Mental hospitals are going to get some benefits under this scheme. I do not know that Deputy Sir James Craig's figures are correct. He mentioned that there would be £7,000 for each of these hospitals and that there will be another fourteen sweeps which will give them £63,000.

You are altogether wrong in your figures.

What figures did the Deputy quote? He mentioned £7,000 per county and nine sweeps. I am sorry if I made a mistake about the number nine. That would mean £63,000. He was arguing that as against £126,000 that this amendment might bring in. Those figures are only problematical.

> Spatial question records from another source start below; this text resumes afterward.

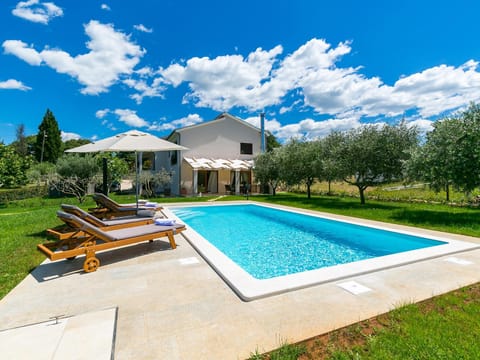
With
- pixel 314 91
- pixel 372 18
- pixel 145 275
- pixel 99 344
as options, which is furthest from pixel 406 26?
pixel 99 344

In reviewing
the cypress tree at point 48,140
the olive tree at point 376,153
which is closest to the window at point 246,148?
the olive tree at point 376,153

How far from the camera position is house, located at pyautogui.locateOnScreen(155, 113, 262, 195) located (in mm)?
28703

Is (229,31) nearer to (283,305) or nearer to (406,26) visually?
(406,26)

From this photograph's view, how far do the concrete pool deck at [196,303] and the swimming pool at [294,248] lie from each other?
0.31m

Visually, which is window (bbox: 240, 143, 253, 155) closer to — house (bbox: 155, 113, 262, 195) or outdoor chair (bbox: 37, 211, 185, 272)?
house (bbox: 155, 113, 262, 195)

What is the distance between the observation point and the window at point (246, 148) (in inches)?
1280

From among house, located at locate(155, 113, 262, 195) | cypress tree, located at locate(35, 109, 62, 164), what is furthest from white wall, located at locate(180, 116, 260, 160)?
cypress tree, located at locate(35, 109, 62, 164)

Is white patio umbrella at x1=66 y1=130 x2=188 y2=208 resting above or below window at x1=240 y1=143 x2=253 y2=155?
below

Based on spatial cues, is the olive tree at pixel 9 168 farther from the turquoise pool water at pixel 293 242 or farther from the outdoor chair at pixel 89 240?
the outdoor chair at pixel 89 240

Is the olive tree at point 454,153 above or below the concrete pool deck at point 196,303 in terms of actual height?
above

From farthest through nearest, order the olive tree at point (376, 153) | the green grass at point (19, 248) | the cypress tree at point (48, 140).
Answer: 1. the cypress tree at point (48, 140)
2. the olive tree at point (376, 153)
3. the green grass at point (19, 248)

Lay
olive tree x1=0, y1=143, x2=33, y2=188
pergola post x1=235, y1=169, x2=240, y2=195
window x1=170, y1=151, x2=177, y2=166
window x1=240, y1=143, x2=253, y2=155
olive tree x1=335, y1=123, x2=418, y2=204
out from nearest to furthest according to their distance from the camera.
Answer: olive tree x1=335, y1=123, x2=418, y2=204 → olive tree x1=0, y1=143, x2=33, y2=188 → pergola post x1=235, y1=169, x2=240, y2=195 → window x1=170, y1=151, x2=177, y2=166 → window x1=240, y1=143, x2=253, y2=155

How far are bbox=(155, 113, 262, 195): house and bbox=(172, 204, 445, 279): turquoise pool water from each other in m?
14.3

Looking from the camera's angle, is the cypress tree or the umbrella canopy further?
the cypress tree
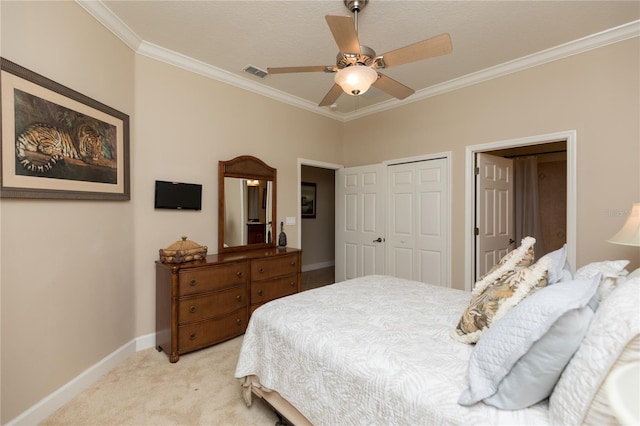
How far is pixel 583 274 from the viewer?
158 centimetres

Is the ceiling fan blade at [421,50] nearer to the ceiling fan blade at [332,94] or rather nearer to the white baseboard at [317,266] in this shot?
the ceiling fan blade at [332,94]

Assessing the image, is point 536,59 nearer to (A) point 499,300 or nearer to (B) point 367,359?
(A) point 499,300

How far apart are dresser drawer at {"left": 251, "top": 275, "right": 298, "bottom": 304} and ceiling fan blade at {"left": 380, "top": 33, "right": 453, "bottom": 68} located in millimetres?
2328

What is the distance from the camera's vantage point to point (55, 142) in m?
1.89

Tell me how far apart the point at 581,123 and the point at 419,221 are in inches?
71.5

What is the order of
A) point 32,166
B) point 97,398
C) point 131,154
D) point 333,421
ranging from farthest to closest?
point 131,154, point 97,398, point 32,166, point 333,421

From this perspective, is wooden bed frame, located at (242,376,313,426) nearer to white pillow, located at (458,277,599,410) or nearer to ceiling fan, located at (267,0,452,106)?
white pillow, located at (458,277,599,410)

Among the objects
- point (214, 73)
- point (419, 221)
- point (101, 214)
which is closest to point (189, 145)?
point (214, 73)

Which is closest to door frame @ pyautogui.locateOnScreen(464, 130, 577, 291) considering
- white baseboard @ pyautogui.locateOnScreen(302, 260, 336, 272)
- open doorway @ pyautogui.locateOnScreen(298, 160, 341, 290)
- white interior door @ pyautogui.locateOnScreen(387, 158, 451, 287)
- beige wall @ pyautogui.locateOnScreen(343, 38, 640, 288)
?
beige wall @ pyautogui.locateOnScreen(343, 38, 640, 288)

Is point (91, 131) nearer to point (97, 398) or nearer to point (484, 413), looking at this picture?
point (97, 398)

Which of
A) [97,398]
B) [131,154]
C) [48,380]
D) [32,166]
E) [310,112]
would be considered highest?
[310,112]

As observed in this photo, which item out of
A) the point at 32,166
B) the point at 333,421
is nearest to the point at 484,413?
the point at 333,421

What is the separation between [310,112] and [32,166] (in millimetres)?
3189

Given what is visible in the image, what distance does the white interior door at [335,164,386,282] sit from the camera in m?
4.17
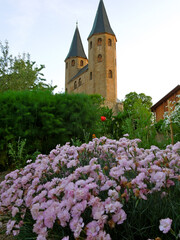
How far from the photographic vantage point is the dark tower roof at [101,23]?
3612cm

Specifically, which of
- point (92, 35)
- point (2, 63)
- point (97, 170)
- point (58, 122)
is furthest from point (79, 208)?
point (92, 35)

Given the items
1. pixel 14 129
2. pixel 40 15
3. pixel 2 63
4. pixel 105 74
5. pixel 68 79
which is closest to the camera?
pixel 14 129

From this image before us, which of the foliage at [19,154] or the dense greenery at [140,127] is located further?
the dense greenery at [140,127]

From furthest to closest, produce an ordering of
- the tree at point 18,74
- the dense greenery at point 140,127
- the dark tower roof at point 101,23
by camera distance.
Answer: the dark tower roof at point 101,23 → the tree at point 18,74 → the dense greenery at point 140,127

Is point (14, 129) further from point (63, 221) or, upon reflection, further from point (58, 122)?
point (63, 221)

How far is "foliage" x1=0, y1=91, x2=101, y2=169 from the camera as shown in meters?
4.52

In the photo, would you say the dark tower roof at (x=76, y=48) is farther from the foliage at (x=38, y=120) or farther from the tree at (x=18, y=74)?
the foliage at (x=38, y=120)

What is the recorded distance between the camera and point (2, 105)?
4566mm

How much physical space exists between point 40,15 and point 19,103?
4.82m

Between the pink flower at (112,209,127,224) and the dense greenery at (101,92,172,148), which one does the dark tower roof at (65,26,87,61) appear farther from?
the pink flower at (112,209,127,224)

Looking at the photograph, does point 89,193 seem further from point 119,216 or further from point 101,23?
point 101,23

I am aware of that. You need not tell me that.

What is the use of using them as an argument? Does Deputy Sir James Craig know what the Minister for Local Government would recommend in the case of a mental hospital where there was particularly pressing necessity to improve the conditions—as Deputy Fahy has said, the segregation of certain patients and the possibility of making one hospital specialise in the treatment of a certain class of lunacy for the purpose of research. I think that when Deputy Sir James Craig reconsiders the position over the week-end and realises the responsibility that he, as a member of the committee of a very important hospital, will have in spending the huge amount of money they have already received and which they will receive from the next nine sweeps, he will be glad to see the rest of the country getting some of that money. The spending of the money on the county hospitals will bring about a great amount of good. I move to report progress.

The Dáil went out of Committee.
Progress reported.
The Dáil adjourned at 2 p.m. until 3 p.m. on Wednesday, 3rd June, 1931.